Collected data
══════

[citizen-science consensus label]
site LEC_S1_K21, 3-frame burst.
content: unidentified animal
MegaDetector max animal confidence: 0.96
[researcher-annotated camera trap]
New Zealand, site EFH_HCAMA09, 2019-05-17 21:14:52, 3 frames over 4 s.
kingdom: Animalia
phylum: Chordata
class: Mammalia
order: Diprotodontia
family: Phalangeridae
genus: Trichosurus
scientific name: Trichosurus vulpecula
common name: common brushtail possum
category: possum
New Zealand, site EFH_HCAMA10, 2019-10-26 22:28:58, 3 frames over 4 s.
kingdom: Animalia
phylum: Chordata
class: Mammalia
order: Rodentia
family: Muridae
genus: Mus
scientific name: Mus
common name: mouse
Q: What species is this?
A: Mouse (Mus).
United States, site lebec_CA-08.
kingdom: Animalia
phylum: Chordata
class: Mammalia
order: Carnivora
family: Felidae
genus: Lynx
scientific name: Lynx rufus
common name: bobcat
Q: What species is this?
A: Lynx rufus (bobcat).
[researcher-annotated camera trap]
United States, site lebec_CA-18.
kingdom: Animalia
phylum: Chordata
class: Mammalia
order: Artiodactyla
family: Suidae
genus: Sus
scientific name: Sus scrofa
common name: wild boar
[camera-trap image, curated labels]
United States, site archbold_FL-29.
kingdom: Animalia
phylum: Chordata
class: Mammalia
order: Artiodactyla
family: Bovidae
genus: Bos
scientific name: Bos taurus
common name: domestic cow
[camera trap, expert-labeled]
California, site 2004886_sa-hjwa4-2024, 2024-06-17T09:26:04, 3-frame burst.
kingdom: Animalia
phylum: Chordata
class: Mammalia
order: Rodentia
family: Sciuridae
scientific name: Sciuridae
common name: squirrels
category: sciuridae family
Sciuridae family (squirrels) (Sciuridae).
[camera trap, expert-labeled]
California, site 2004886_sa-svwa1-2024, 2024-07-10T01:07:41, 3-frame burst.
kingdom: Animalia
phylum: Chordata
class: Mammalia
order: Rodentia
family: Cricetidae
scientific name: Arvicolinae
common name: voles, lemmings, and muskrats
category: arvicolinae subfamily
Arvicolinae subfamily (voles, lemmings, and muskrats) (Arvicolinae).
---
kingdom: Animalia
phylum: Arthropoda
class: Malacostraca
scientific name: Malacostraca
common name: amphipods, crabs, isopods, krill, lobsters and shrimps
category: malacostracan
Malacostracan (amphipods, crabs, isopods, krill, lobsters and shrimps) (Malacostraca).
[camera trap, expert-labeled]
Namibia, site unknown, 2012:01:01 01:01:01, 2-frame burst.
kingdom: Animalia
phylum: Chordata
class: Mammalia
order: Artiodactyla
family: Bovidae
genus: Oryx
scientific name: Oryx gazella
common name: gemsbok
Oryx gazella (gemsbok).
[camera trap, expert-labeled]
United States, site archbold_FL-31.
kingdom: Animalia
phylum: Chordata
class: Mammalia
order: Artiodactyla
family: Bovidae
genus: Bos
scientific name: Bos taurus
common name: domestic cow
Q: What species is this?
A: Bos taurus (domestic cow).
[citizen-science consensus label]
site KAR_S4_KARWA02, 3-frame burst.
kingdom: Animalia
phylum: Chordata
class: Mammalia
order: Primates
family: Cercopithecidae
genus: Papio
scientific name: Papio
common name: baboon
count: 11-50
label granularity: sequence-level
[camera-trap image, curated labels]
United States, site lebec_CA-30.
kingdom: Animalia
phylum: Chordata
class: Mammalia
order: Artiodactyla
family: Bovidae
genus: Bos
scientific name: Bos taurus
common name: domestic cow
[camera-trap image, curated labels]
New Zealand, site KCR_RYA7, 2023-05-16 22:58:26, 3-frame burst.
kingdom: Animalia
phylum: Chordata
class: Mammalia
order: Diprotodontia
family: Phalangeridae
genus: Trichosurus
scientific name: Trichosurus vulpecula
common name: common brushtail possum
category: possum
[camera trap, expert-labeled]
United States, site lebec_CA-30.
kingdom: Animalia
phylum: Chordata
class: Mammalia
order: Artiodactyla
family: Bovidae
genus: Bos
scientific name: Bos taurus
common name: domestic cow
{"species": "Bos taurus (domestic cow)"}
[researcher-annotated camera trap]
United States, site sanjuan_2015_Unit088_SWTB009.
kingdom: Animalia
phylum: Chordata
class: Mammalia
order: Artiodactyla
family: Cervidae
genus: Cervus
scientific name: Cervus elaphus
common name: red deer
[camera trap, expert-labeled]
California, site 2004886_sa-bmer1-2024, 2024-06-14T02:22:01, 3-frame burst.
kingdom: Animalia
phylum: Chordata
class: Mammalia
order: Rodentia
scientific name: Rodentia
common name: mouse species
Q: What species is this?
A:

══════

- [ASSIGNED TASK] Restate the whole of the data exactly.

- [RESPONSE]
[citizen-science consensus label]
site LEC_S1_K21, 3-frame burst.
content: unidentified animal
MegaDetector max animal confidence: 0.96
[researcher-annotated camera trap]
New Zealand, site EFH_HCAMA09, 2019-05-17 21:14:52, 3 frames over 4 s.
kingdom: Animalia
phylum: Chordata
class: Mammalia
order: Diprotodontia
family: Phalangeridae
genus: Trichosurus
scientific name: Trichosurus vulpecula
common name: common brushtail possum
category: possum
New Zealand, site EFH_HCAMA10, 2019-10-26 22:28:58, 3 frames over 4 s.
kingdom: Animalia
phylum: Chordata
class: Mammalia
order: Rodentia
family: Muridae
genus: Mus
scientific name: Mus
common name: mouse
Q: What species is this?
A: Mouse (Mus).
United States, site lebec_CA-08.
kingdom: Animalia
phylum: Chordata
class: Mammalia
order: Carnivora
family: Felidae
genus: Lynx
scientific name: Lynx rufus
common name: bobcat
Q: What species is this?
A: Lynx rufus (bobcat).
[researcher-annotated camera trap]
United States, site lebec_CA-18.
kingdom: Animalia
phylum: Chordata
class: Mammalia
order: Artiodactyla
family: Suidae
genus: Sus
scientific name: Sus scrofa
common name: wild boar
[camera-trap image, curated labels]
United States, site archbold_FL-29.
kingdom: Animalia
phylum: Chordata
class: Mammalia
order: Artiodactyla
family: Bovidae
genus: Bos
scientific name: Bos taurus
common name: domestic cow
[camera trap, expert-labeled]
California, site 2004886_sa-hjwa4-2024, 2024-06-17T09:26:04, 3-frame burst.
kingdom: Animalia
phylum: Chordata
class: Mammalia
order: Rodentia
family: Sciuridae
scientific name: Sciuridae
common name: squirrels
category: sciuridae family
Sciuridae family (squirrels) (Sciuridae).
[camera trap, expert-labeled]
California, site 2004886_sa-svwa1-2024, 2024-07-10T01:07:41, 3-frame burst.
kingdom: Animalia
phylum: Chordata
class: Mammalia
order: Rodentia
family: Cricetidae
scientific name: Arvicolinae
common name: voles, lemmings, and muskrats
category: arvicolinae subfamily
Arvicolinae subfamily (voles, lemmings, and muskrats) (Arvicolinae).
---
kingdom: Animalia
phylum: Arthropoda
class: Malacostraca
scientific name: Malacostraca
common name: amphipods, crabs, isopods, krill, lobsters and shrimps
category: malacostracan
Malacostracan (amphipods, crabs, isopods, krill, lobsters and shrimps) (Malacostraca).
[camera trap, expert-labeled]
Namibia, site unknown, 2012:01:01 01:01:01, 2-frame burst.
kingdom: Animalia
phylum: Chordata
class: Mammalia
order: Artiodactyla
family: Bovidae
genus: Oryx
scientific name: Oryx gazella
common name: gemsbok
Oryx gazella (gemsbok).
[camera trap, expert-labeled]
United States, site archbold_FL-31.
kingdom: Animalia
phylum: Chordata
class: Mammalia
order: Artiodactyla
family: Bovidae
genus: Bos
scientific name: Bos taurus
common name: domestic cow
Q: What species is this?
A: Bos taurus (domestic cow).
[citizen-science consensus label]
site KAR_S4_KARWA02, 3-frame burst.
kingdom: Animalia
phylum: Chordata
class: Mammalia
order: Primates
family: Cercopithecidae
genus: Papio
scientific name: Papio
common name: baboon
count: 11-50
label granularity: sequence-level
[camera-trap image, curated labels]
United States, site lebec_CA-30.
kingdom: Animalia
phylum: Chordata
class: Mammalia
order: Artiodactyla
family: Bovidae
genus: Bos
scientific name: Bos taurus
common name: domestic cow
[camera-trap image, curated labels]
New Zealand, site KCR_RYA7, 2023-05-16 22:58:26, 3-frame burst.
kingdom: Animalia
phylum: Chordata
class: Mammalia
order: Diprotodontia
family: Phalangeridae
genus: Trichosurus
scientific name: Trichosurus vulpecula
common name: common brushtail possum
category: possum
[camera trap, expert-labeled]
United States, site lebec_CA-30.
kingdom: Animalia
phylum: Chordata
class: Mammalia
order: Artiodactyla
family: Bovidae
genus: Bos
scientific name: Bos taurus
common name: domestic cow
{"species": "Bos taurus (domestic cow)"}
[researcher-annotated camera trap]
United States, site sanjuan_2015_Unit088_SWTB009.
kingdom: Animalia
phylum: Chordata
class: Mammalia
order: Artiodactyla
family: Cervidae
genus: Cervus
scientific name: Cervus elaphus
common name: red deer
[camera trap, expert-labeled]
California, site 2004886_sa-bmer1-2024, 2024-06-14T02:22:01, 3-frame burst.
kingdom: Animalia
phylum: Chordata
class: Mammalia
order: Rodentia
scientific name: Rodentia
common name: mouse species
Q: What species is this?
A:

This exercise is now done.